» **STATED TASK**
Report only the number of lines in the listing that contain the string "cleared", matching case exactly.
** start RECORD SET **
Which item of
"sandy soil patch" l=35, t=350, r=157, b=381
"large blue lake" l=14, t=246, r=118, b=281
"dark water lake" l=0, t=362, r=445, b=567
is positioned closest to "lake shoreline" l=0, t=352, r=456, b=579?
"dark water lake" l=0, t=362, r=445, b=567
** end RECORD SET **
** start RECORD SET **
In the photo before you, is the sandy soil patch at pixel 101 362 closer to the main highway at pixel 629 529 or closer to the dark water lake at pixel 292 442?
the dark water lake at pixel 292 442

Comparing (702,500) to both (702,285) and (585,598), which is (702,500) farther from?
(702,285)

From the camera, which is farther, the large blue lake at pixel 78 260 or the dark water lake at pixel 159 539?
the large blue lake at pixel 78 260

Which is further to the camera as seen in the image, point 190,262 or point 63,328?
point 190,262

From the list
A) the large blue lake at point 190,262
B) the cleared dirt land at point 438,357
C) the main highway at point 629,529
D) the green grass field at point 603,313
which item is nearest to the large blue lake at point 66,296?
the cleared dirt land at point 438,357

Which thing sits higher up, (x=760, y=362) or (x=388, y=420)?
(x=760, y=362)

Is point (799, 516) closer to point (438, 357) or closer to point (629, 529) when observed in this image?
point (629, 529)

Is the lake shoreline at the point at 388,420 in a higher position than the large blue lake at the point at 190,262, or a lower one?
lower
** end RECORD SET **
» **SOLUTION BELOW**
2